Transportó una de las cajas de hidromiel al carro, volvió sobre sus pasos y levantó la otra. Estaba a mitad de camino cuando se le cayó la caja con gran estrépito. Una mirada de desconcierto se reflejó en su semblante.
Se llevó una mano al pecho e hizo una mueca. Rob notó que el dolor le hacia meter la cabeza entre los hombros.
—Robert —dijo.
Era la primera vez que Rob oía a Barber pronunciar su nombre de pila.
Dio un paso hacia él, tendiéndole ambas manos.

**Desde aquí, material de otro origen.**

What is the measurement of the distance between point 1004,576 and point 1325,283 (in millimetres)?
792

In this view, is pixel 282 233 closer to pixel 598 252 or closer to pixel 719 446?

Pero antes de que Rob llegara a su lado, dejó de respirar. A la manera de un árbol gigantesco —no; como un alud, como la muerte de una montaña— Barber se tambaleó y se desplomó, estrellándose en tierra.
—No lo conocía.
—Era mi amigo.
—Tampoco te había visto nunca aquí —dijo el sacerdote secamente.
—Me estás viendo ahora.
Rob había descargado sus pertenencias del carro y las ocultó detrás de un saucedal, con el fin de hacer lugar para el cadáver de Barber. Condujo seis horas hasta llegar a la pequeña aldea de Aire's Cross, con su antigua iglesia. Ahora, aquel clérigo de ojos mezquinos hacia preguntas suspicaces y tercas, como si Barber solo hubiese fingido morir con el único propósito de causarle inconvenientes.
El sacerdote hizo un gesto de desdén, en abierta desaprobación, cuando averiguó lo que en vida había sido Barber.
—Medico, cirujano o barbero... Todos ofenden la obvia verdad de que solo la Trinidad y los santos tienen auténtico poder para curar.
Rob estaba agobiado de intensas emociones y nada dispuesto a escuchar perorata. «¡Ya está bien!», refunfuñó en silencio. Experimentó la sensación de que Barber le aconsejaba contenerse. Habló al sacerdote en voz baja y complaciente e hizo una considerable contribución para la iglesia. Por último, el sacerdote sorbió las narices.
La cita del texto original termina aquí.